Impressões Digitais by Paulo Jorge Oliveira 


Um Pingo de quê?

Os impostos tornam as economias mais ou menos competitivas. Se um país tem maior carga fiscal, logo haverá menos investimento e mais fugas de capital. E não é preciso ser-se economista para fazer estas contas de cabeça. Até parece um cliché. Mas não é. Como se vê pela saída da Jerónimo Martins e de outras empresas que se lhe seguirão. Fora as que não vêm para Portugal, precisamente por causa dos "ónus" que não podem, ou não querem, suportar: um empresário é alguém que aplica capital em troca de certo retorno. Se as condições do sítio onde investiu prejudicam esse retorno, vai para onde lhe derem mais vantagens. Sempre foi assim. E sempre vai ser.

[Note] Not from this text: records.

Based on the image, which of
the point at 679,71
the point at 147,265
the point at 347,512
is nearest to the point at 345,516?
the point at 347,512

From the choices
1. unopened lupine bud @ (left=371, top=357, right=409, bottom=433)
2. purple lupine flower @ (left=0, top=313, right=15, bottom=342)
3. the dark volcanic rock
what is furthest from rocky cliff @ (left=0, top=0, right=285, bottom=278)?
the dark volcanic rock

Voltemos à Jerónimo Martins. O grupo diz que mudou para estar num mercado sem problemas de financiamento, mas é indiscutível que a questão fiscal pesou na decisão. Até porque Portugal não é um modelo de estabilidade fiscal: o que é hoje, amanhã deixa de o ser. Mas as críticas que se levantaram, nomeadamente nas redes sociais, falham o alvo. São um ataque ao mensageiro... não ao verdadeiro culpado: o Estado, que por gastar demais, exagera nos impostos. E o resultado? Afasta investimentos.
Estamos saturados de manhosos, desconfiados de moralistas, estamos sem ídolos, sem heróis, estamos encandeados pelos faróis dos que saltam para o lado do bem para escapar à turba contra o mal. Quando apanhamos, abocanhamos. Estraçalhamos. Somos uma multidão furiosa. Às vezes, erramos. A família Soares dos Santos (que controla a Jerónimo Martins) não está a fugir aos impostos. Mas está a fugir do país e a abrir portas a que outros partam em debanada.
Só há um antídoto contra a especulação: a informação. É assustador ver tanta opinião instantânea sobre o que se desconhece. A sede de vingança tomou o lugar da fome de justiça. O problema não está na rua, nas redes sociais, nas esquinas dos desempregados. Está em quem tem a obrigação de saber do que fala. Do Parlamento, de Ana Gomes, de António Capucho, dos que pedem boicotes ao Pingo Doce (para comprar onde, já agora? No Continente da Sonae que tem praças na Holanda? No Lidl, que as tem na Alemanha?).
Aqueles que se escandalizaram deviam ter-se comovido também quando, há um par de meses a Jerónimo Martins anunciou como iria investir 800 milhões de euros em 2012: 400 milhões da Colômbia, 300 na Polónia... e 100 milhões em Portugal. Isto sim, é sair de Portugal. E quando a Jerónimo investir na Colômbia, provavelmente vai fazê-lo também através da Holanda, onde se paga menos. Estes são problemas diferentes dos que foram enunciados: a falta de atracção de investimento de Portugal; e a instabilidade fiscal, que muda leis como quem muda de camisa, afastando o capital.
O que custa a engolir não é que os donos do Pingo Doce tenham cortado o passado com Portugal, esse mantém-no e continua a pagar impostos. É que tenha cortado o futuro. É que tenha decidido investir fora daqui porque aqui não tem por onde crescer, para procurar lucros fora de Portugal, criar postos de trabalho fora de Portugal e, então sim, pagar impostos desse futuro fora de Portugal. Pensando bem, esse é um grande problema e é um problema nosso. Mas investir fora do País não é traição. É apenas desistir dele. E a Jerónimo já partiu para a Polónia há muitos, muitos anos - ou ninguém reparou? Mas isto ninguém discute, ninguém se interessa sequer. Ninguém, da esquerda arreliada à direita paralisada, discute o futuro.
É aborrecido ver um grupo nacional, que diz apoiar produtores portugueses, sair do país? É. Mas não o podemos condenar. Porque a função da gestão é maximizar o retorno dos investidores. E se os "indignados" estão realmente indignados, têm boa solução: obriguem o Estado a gastar menos. Só assim poderemos ter carga fiscal mais baixa e menos problemas de financiamento.
Assim, com este estado de coisas e de impostos, a Jerónimo Martins faz exactamente o que diz o slogan do Pingo Doce: “Sabe bem pagar tão pouco”!